S10C7P5-Erythema Induratum

S10C7P5-1: In this field, infiltrates of inflammatory cells are relatively confined to a lobule of adipose tissue that extends to the lower margin of the dermis. On some sections of this lesion, the infiltrates were also prominent along vessels of the reticular dermis. In the central lobule of fat near its left margin and extending close to the bottom of the field, the changes are less cellular (more acidophilic). In this area, the infiltrate has granulomatous qualities (the histiocytes in this area have more abundant cytoplasm than do the lymphocytes in the neighboring blue areas; nuclei are more widely spaced in the pink areas). There is a defect in this same area; the pale acidophilic zone outlining the defect is a zone of necrosis. In the absence of demonstrable organisms, a diagnosis of erythema induratum would be considered in the differential diagnosis; special stains and cultures would be required to rule out an infectious process. In this characterization, erythema induratum gives recognition to a lobular granulomatous panniculitis; it does not necessarily imply a relationship with an infectious process such as tuberculosis. Infectious processes must be ruled out.

S10C7P5-2: At higher magnification, the granulomatous area focally has lipogranulomatous qualities; this pattern, in which symmetrically rounded spaces are outlined by layers of epithelioid histiocytes, is a non-specific reaction of fat to injury. Liberated lipids form rounded pools and elicit a granulomatous response.
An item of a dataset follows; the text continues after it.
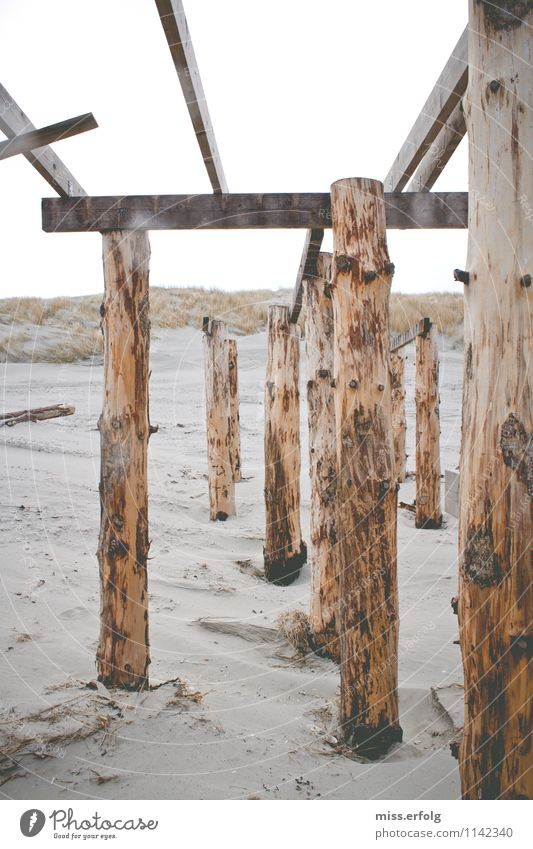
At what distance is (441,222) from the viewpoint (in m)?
3.62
Near the apex of the tear-drop shaped defect, there is a zone of acidophilic necrosis with fibrinoid qualities (red arrows); the lesion has necrotizing qualities. The pattern is that of a necrotizing, granulomatous panniculitis; special stains for organisms would be indicated.

S10C7P5-3: In this field, histiocytes focally are clustered in granulomatous patterns. Infiltrates of lymphoid cells partly surround the granulomas. The granulomas are not tightly rounded aggregates (they are not classic tubercle-like aggregates) (lobular granulomatous panniculitis).

S10C7P5-4: In this field, there is a zone of necrosis to the left and above, near the center of the field. Histiocytes form ill-defined palisades at the interface between viable and necrotic tissue; there are fragments of nuclear debris at this same interface. To the right of the area of necrosis, some of the epithelioid histiocytes form tubercle-like aggregates. If the work-up has eliminated an infectious process, the changes would be compatible with “erythema induratum.”

S10C7P5-5: Epithelioid histiocytes are clustered in a granulomatous pattern.

S10C7P5-6: Near the left margin of the field, a vessel extends from the top to the bottom of the field. Near its center in this field, a branch extends to the right (red arrows identify the vertically oriented vessel and the branch extending to the right). To the left of the vertically oriented vessel, there is a zone of fibrinoid necrosis (green arrows). The branch to the right, near its origin from the vertically oriented vessel, shows extravasated red blood cells in its wall. This is an area of fibrinoid necrosis in a granuloma; a vasculitis is intimately involved in the necrotizing process. An infectious process and “erythema induratum” should be considered in the differential diagnosis.